Human display can serve an analogous role, signalling economic fitness. Men with low incomes cannot buy fancy clothes and sports cars. So women who marry flashy men may have some increased expectation of economic resources for child support.
- Females who prefer males with the "handicap" will assure that all of their offspring get good genes (except, of course, those for the handicap itself).
- In this model, the selected trait is costly, for both sexes, from the beginning.
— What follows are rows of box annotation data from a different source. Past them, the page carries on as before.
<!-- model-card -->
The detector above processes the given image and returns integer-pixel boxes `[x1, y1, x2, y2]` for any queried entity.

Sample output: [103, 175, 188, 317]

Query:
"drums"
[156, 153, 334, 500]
But females benefit in other ways from using the costly trait as a signal.
- "Female choice in Fisher's and Zahavi's models must be open-ended, and this condition can be tested."
- In Fisher's model, "runaway selection" depends on positive feedback, in which females consistently prefer a more extreme form of the selected trait (rather than some particular optimal value).
- In Zahavi's model, females must prefer a larger over a smaller handicap in order to maintain the handicap against selection to reduce it.
- In fact, experimental manipulation has repeatedly demonstrated that females may prefer trait forms far more extreme that those presented by actual males. (This is unsurprising, given that evolved instincts simply need to work; they need not be intelligently farsighted).
- Such experiments show that either Fisher's or Zahavi's model could be true, but do not distinguish between the two models.
- "Conclusion: the theory of sex differences is well worked out but incompletely tested."
- "Natural selection usually favors a 50:50 sex ratio."
- Under most circumstances, a 50:50 sex ratio (males : females) should be an equilibrium value.
- That is, any departure from this ratio should create conditions (negative feedback) which will restore the equilibrium.
- A lower proportion of either sex will make that sex disproportionately responsible for the next generation, so selection should favor greater production of that sex, as long as competition for mates is distributed among a large population. (A similar argument supports the expectation of equal investment in male and female gamete production in hermaphroditic species.)
This circumstance offers some indirect evidence that "group selection" must not be especially effective. Group selection would be expected to favor a much reduced proportion of males, since the advantage of sex (whatever it is) could be retained while increasing the efficiency of reproduction.
- "Local mate competition causes deviation from a 50:50 sex ratio."
- The 50:50 ratio is at equilibrium only if there is a population-wide competition for mates.
- Under special circumstances, such as in some parasitic wasps where mate competition is not population wide but brothers compete primarily with one another to mate with their own sisters, selection will favor a reduced proportion of males. The optimal proportion of males will depend on the probability that brothers will compete only with another or with one or more additional sets of siblings.
- Observed ratios correspond well with theoretical predictions.
- "Trivers and Willard identified another case in which sex ratio should deviate from 50:50."
- In red deer, data suggest that sons of dominant females have higher fitness than daughters, because they outcompete other males for access to many females.
- Under such circumstances, it should be advantageous for dominant females to produce a higher proportion of sons than daughters, and data confirm this expectation.